How much do you know about our school? You hopefully know its colors, blue and white, and that its mascot is the raider. But do you know what year the school was founded? Do you know if there are any famous alumni from Leonardtown High School, or what changes the school has gone through since its founding? Probably not. And what exactly is a raider? There is much more to Leonardtown than what meets the eye. Read on to learn fifteen facts about the Raider Nation that you probably didn’t know.
Leonardtown High School was founded in 1978, making it the newest public high school in the county (Great Mills was founded in 1929 and Chopticon was founded in 1965).

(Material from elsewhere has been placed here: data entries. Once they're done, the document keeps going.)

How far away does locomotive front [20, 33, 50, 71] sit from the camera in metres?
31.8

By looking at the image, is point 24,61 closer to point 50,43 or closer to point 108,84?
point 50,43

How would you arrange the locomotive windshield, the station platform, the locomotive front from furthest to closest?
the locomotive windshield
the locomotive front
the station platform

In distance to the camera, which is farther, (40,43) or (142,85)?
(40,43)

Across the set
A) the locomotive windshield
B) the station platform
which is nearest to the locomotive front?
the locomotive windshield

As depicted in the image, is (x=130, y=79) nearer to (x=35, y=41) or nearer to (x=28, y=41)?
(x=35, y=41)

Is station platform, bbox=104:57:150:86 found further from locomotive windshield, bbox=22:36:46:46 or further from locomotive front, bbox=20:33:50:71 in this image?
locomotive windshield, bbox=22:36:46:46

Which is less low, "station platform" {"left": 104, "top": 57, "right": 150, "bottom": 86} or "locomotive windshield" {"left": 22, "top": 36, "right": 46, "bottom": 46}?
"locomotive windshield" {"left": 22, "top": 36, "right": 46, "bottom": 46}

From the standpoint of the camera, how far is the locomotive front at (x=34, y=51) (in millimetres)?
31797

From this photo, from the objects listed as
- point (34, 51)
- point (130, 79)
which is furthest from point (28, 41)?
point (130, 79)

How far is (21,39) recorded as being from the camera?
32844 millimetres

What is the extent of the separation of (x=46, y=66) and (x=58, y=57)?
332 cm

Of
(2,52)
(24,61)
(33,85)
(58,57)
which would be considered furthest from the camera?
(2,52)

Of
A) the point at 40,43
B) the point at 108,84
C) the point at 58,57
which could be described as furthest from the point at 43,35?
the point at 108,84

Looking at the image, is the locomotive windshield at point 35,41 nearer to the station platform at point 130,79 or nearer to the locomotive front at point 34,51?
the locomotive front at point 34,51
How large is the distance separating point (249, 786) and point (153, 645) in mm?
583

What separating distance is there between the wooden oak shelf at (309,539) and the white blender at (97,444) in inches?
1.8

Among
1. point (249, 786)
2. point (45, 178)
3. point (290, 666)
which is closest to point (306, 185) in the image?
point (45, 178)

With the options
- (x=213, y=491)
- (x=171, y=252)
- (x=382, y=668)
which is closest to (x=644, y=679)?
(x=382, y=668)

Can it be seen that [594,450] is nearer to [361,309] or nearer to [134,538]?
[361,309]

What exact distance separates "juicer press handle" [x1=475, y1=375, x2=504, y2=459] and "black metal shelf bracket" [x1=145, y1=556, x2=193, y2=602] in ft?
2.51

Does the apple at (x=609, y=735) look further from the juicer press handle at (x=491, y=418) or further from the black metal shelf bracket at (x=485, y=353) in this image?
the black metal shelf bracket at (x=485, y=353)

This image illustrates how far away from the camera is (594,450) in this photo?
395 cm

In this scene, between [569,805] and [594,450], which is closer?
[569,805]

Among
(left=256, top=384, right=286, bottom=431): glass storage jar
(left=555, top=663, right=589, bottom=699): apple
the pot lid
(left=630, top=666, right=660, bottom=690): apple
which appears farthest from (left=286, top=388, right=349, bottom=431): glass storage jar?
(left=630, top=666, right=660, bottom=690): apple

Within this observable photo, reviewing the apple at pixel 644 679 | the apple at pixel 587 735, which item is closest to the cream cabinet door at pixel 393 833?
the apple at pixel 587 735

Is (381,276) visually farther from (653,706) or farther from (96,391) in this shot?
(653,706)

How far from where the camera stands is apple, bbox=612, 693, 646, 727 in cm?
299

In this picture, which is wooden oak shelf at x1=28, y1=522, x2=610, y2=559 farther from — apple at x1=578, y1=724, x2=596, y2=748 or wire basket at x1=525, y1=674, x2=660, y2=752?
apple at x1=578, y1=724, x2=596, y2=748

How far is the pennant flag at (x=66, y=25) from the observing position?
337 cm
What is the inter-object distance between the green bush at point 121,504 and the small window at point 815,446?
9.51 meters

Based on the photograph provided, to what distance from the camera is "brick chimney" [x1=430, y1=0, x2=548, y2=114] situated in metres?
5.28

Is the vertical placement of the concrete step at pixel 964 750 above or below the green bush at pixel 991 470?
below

When the school first opened, it was freshmen, sophomores, and juniors only. The seniors were at their previous schools, Great Mills or Chopticon, and were allowed to stay at those schools for their last year of high school.
The land that Leonardtown High School was built on used to be a farm, called the “Alms House”. If you were unable to provide for yourself financially, the county took you in and sent you to live on the farm, where you worked and your room and board was paid for.
The mascot of LHS is a raider. “Raider” can refer to any bird of prey, but Leonardtown chose the osprey as their mascot, since ospreys are indigenous to Maryland. The osprey is also Leonardtown Elementary School’s mascot.
The statue of our mascot in the courtyard is supposed to be an osprey, but instead, it’s an eagle.
Leonardtown’s mascot was going to be the Trojans because shortly after the school was founded, the USC Trojans won the Rose Bowl. This is why there are “T”s painted in the stairwells. The mascot was changed to the Raiders because the Oakland Raiders won the Super Bowl in 1980.
Nowadays, the school’s population is over two thousand students. According to Mr. Copsey, a vice principal who graduated from Leonardtown in 1998, the school hasn’t always been this big. In an interview, Mr. Copsey told The Imprint, “I believe there was around twelve or thirteen hundred students when I went to school here.” Secretary Mrs. Evans, who graduated in 1990, said that there were about eight hundred students when she was a student at Leonardtown.
On the same note, during the 1980s, since there weren’t very many students at Leonardtown, students who wanted to play sports were automatically accepted onto the team.
Back in the 1990s, the F hallways upstairs and downstairs, nicknamed the “fishbowl” hallways, were nonexistent, probably because the student population was small enough that additional hallways were not needed.
The bus lot used to be in front of the school, where the parent pick-up and drop-off are today, and in the back of the school, there was a driving range where teenagers would take driver’s education.
Leonardtown High School has a few famous alumni as well. Nate Donmoyer, former drummer of the indie pop band Passion Pit, known for its songs “Take a Walk” and “Sleepyhead”, is an alumnus of Leonardtown High School. He graduated in 2005.
Reality TV personality Heather Cooke is also an alumnus of Leonardtown High School. She is also a Division 1 soccer player. She graduated from Leonardtown in 2006.
Diana Pessagno, self-published author of the book Tin Orange Peel, worked at LHS as an English and journalism teacher when the school first opened. She started The Imprint, and her legacy still lives on today!
According to Mrs. Musser, the biggest change that she has seen in the school throughout her time teaching here is the increased use of technology. Mrs. Musser began teaching here in the 1980s, when much of our modern technology didn’t exist yet, and today, technologies such as smartphones and laptops have become pervasive. An interesting fact about Leonardtown, and about schools in general, is that teaching has changed very much over the years and become more modernized.
Mr. Loughran, an assistant principal, remembers what it was like when he worked at Leonardtown in the 1980s. In his opinion, life was much simpler. He said “there was a lot less drama” before modern technology, but he also commented on how Leonardtown was a nice place to work–and it still is today. Through the years and the changes, Leonardtown has retained its spirit, and that’s what matters most.
And there you have it! Those were fifteen facts about Leonardtown High School that most of its students– and even some of its teachers– don’t know. Now you can impress your friends with your newfound knowledge.